While some still employ the boxed gelatin found on grocery store shelves, many bartenders don’t use the Jell-O brand to make their drinks, preferring unflavored gelatin packets, sheets (often found in pastry kitchens) or vegan gelling agents like agar-agar. As with any other drink format, bars have found a way to adapt the shots to reflect the aesthetic of their venue, or their personal point of view.

For example, at Portland, Oregon, restaurant Oma’s Hideaway, which focuses on food and drinks inspired by Southeast Asia and China, the house Jell-O shot features tropical flavors and passion fruit–flavored “poppin’ boba,” housed in a compostable, plant-based ramekin and served with a spoon. 

“It’s our No. 1 selling drink,” says co-owner Mariah Pisha-Duffly, who estimates that more than 400 sell each week. The shots started as a takeout offering during COVID-related closures. “It’s playful and nostalgic… This immediately tells you we don’t take ourselves too seriously and want you to have a good time.” (Oma’s also offers a rum-spiked pudding shot, garnished with Pocky.)

Meanwhile, at White Limozeen, the Dolly Parton–themed bar atop Nashville’s Graduate Hotel, beverage director Demi Natoli adapted Jell-O shots to fit with the Champagne-heavy drink menu, intended to appeal to bachelorette parties and other celebratory groups. Her version mixes Champagne and rosé wine with gelatin, plus seasonal flavors (this summer, strawberry and lemongrass). The mix is solidified in mini brownie molds, then dusted with sugar and a Pop Rocks–like carbonated crystal; ordered from a pastry purveyor, the garnish mimics the effervescence of Champagne bubbles. 

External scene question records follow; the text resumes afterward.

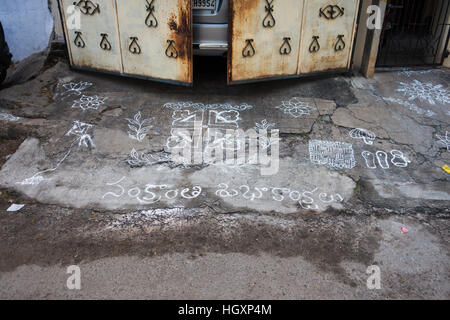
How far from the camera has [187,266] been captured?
287 cm

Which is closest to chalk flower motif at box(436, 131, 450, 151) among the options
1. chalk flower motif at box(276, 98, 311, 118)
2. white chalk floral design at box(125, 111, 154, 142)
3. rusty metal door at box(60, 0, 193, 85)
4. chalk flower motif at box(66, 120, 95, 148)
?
chalk flower motif at box(276, 98, 311, 118)

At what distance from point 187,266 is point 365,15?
4810mm

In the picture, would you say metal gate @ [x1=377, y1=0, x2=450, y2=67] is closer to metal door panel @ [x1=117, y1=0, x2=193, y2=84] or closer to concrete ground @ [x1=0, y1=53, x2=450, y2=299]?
concrete ground @ [x1=0, y1=53, x2=450, y2=299]

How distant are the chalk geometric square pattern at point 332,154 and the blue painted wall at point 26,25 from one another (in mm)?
5198

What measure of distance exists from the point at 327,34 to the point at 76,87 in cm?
392

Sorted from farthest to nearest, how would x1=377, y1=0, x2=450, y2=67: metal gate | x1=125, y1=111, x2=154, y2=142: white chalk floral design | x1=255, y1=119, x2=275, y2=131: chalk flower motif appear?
x1=377, y1=0, x2=450, y2=67: metal gate < x1=255, y1=119, x2=275, y2=131: chalk flower motif < x1=125, y1=111, x2=154, y2=142: white chalk floral design

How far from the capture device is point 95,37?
17.6 feet

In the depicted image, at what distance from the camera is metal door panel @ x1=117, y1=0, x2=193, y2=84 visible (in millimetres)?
4750

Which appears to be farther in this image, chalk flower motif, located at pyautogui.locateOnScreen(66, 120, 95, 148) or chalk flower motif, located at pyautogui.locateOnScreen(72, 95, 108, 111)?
chalk flower motif, located at pyautogui.locateOnScreen(72, 95, 108, 111)

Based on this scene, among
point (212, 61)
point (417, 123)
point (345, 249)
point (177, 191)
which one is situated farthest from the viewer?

She was originally inspired by Pat Halloran of Nashville’s Henrietta Red, who Natoli calls “the James Beard of Jell-O shots.” While Halloran makes 20 gelatinized classic cocktails per night—Fish House Punch, the Naked and Famous and Jack Rose versions among them—Natoli says she can sell 200 jiggly Champagne squares, presented in “little baby cupcake tins,” in an evening. Some months yield total sales of 2,000 to 3,000 squares.

“It’s celebratory,” Natoli says of the appeal. “During COVID, it was cautious; you couldn’t share drinks or crowd around the bar. Now you can do those fun things with your friends.”

Given these conditions and the trendiness of the format, it was only a matter of time before the beloved Negroni found itself in Jell-O form. At Marian’s, a restaurant in New York City’s West Village, a gelatinous version of the aperitivo icon is served in an elegant mini coupe alongside a more traditional liquid version in a mini rocks glass.

“The Negroni in Two Acts has been a house standard since we opened in December of last year,” explains general manager Adam Fitzpatrick, describing the duo as “Instagram-worthy.” Understandably so: Presented on a gold plate that echoes the brass trim on the restaurant’s Tiffany Blue tables, the serve juxtaposes the playful drink with the fine-dining setting.  

No matter the format—upscale menu item to DIY party drink—Jell-O shots are still about fun and camaraderie, above all.

“We need escapism now more than ever,” says Solid Wiggles’ Schramm. “And a playful, boozy, bite of gelatin can be the thing to transport us to a better headspace, even for a moment.”